PrefectHQ / prefect

Prefect is a workflow orchestration framework for building resilient data pipelines in Python.
https://prefect.io
Apache License 2.0
15.79k stars 1.55k forks source link

Consider adding DB cleanup scripts to save space in Postgres #5813

Open marvin-robot opened 2 years ago

marvin-robot commented 2 years ago

Opened from the Prefect Public Slack Community

semnooij: Hi, wrt keeping the database size and performance good, is there a way to set some sort of retention rate policy on the database that maintains the flows, flowruns, etc?
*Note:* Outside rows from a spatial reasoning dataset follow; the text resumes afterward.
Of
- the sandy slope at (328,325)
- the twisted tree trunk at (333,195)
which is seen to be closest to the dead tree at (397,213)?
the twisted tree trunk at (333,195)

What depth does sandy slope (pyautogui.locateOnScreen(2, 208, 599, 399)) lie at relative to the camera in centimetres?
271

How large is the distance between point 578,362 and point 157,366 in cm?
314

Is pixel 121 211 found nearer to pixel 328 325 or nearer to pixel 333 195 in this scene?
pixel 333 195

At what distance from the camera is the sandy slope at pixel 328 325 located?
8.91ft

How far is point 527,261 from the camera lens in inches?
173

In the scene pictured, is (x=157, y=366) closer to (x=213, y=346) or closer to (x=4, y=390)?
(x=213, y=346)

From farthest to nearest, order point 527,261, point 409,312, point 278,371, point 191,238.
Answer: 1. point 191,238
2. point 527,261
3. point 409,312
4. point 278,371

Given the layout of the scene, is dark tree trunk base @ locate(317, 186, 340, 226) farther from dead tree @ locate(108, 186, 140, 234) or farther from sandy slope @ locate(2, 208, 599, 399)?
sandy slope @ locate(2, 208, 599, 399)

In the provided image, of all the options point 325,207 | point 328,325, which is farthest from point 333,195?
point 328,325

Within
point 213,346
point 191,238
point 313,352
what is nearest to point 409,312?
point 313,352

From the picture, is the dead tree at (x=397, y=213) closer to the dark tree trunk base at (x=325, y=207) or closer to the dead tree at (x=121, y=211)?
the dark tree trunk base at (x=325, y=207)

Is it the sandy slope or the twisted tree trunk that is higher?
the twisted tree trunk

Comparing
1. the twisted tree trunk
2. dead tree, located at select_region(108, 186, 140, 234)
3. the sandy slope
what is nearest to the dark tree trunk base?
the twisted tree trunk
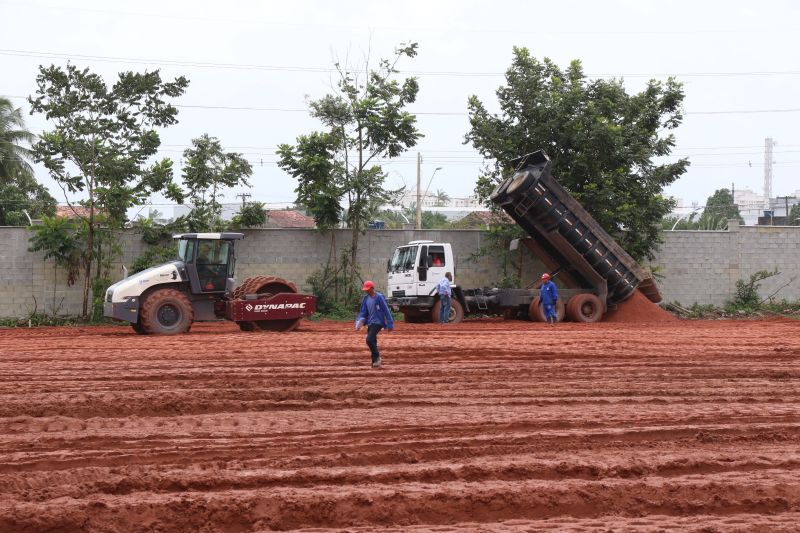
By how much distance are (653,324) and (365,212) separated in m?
9.16

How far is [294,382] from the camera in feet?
43.0

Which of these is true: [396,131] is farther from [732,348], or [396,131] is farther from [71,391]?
[71,391]

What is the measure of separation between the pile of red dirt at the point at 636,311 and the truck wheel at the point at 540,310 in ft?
4.76

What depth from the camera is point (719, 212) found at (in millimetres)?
78688

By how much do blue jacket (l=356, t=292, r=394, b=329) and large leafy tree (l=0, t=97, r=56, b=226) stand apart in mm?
29441

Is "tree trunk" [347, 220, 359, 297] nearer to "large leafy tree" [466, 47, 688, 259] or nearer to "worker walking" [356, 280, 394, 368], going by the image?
"large leafy tree" [466, 47, 688, 259]

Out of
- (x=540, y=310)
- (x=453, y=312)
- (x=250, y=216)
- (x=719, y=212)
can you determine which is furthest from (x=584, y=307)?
(x=719, y=212)

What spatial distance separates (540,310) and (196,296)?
9.46m

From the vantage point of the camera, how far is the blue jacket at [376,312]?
14453 mm

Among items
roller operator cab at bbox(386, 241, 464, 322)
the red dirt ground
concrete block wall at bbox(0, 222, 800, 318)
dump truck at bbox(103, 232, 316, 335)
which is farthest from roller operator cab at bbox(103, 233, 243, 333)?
concrete block wall at bbox(0, 222, 800, 318)

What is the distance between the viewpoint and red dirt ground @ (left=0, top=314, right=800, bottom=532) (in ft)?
22.3

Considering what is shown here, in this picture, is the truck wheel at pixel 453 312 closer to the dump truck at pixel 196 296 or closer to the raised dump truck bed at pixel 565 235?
the raised dump truck bed at pixel 565 235

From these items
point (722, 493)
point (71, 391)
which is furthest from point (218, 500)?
point (71, 391)

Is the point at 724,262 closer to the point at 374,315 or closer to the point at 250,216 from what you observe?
the point at 250,216
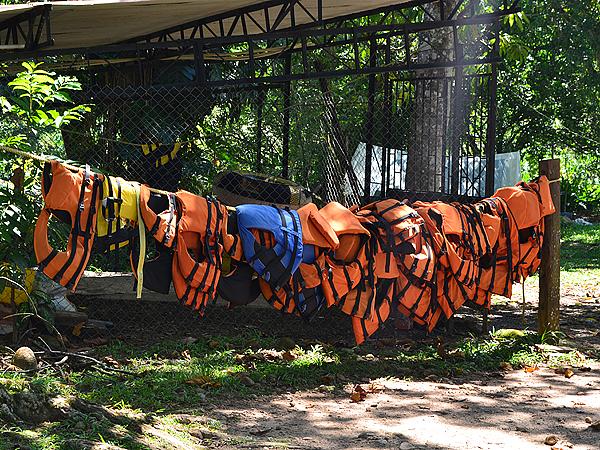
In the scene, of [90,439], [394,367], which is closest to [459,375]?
[394,367]

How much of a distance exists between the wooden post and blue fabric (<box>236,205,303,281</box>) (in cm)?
242

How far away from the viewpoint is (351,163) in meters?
13.3

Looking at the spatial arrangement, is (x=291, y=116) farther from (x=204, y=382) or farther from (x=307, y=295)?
(x=204, y=382)

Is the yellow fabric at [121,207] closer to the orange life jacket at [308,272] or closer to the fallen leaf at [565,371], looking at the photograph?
the orange life jacket at [308,272]

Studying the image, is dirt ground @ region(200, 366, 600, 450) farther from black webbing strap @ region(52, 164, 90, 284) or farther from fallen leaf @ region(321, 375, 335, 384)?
black webbing strap @ region(52, 164, 90, 284)

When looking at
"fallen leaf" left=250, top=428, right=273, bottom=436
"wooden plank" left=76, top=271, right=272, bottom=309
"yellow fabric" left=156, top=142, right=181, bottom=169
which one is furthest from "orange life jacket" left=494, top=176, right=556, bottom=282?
"yellow fabric" left=156, top=142, right=181, bottom=169

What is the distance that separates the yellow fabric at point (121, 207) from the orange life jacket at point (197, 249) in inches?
12.8

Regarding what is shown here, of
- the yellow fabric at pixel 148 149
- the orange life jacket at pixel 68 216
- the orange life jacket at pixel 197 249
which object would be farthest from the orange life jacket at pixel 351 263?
the yellow fabric at pixel 148 149

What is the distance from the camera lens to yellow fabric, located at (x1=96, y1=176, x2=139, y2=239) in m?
5.77

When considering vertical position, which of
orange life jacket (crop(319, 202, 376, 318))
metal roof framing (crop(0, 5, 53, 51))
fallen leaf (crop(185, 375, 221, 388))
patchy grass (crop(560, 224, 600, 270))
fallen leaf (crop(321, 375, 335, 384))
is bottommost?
fallen leaf (crop(321, 375, 335, 384))

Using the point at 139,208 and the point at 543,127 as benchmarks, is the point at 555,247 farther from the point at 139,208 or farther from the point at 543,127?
the point at 543,127

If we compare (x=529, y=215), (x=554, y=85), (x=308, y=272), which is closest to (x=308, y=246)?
(x=308, y=272)

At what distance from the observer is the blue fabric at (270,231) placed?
20.6 feet

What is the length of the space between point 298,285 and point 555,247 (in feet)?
8.11
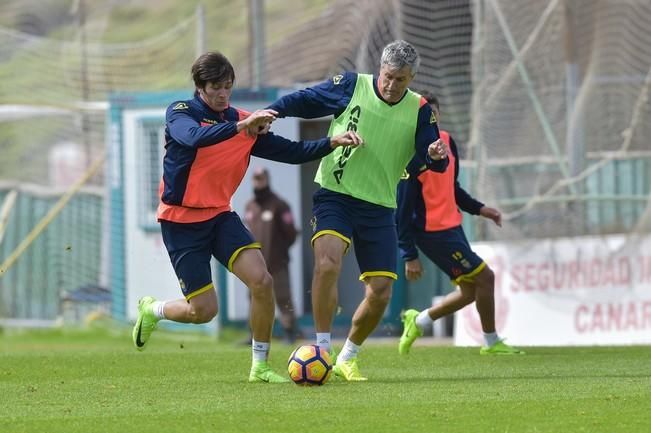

semnooij: I'm referring to a Postgres database for 2.0

anna: you may use e.g. https://github.com/citusdata/pg_cron|pg_cron or something like that to periodically run some DBA tasks such as purging old logs, but be careful about which data you delete, e.g. purging logs should be fine, but purging flow runs you need to be careful to not break other tables that reference that flow run ID

btw I thought you are on Cloud 2.0? if so, you don't have to worry at all about DBA tasks and retention policies

semnooij: I'm running my own Postgres and gui. There are no on delete cascade foreign keys?

semnooij: Actually. Let me check :)

semnooij: Looks fine to me actually. Some depend rows are deleted and some are set to null. No doubt there are some bugs here and there, but generally structure looks ok. (Referring to bugs as at some point I ran into the issue where I couldn't reset the database due to foreign key constraints. ) :slightly_smiling_face:

anna: yup, FK constraints is exactly what I meant - if not doing it carefully you may cause issues

semnooij: I guess it somewhere on the roadmap to provide some cleanup scripts to allow proper cleanup of the database?

semnooij: No need now but wondering

anna: I can open an issue if you want

anna: <@ULVA73B9P> open "Consider adding DB cleanup scripts to save space in Postgres"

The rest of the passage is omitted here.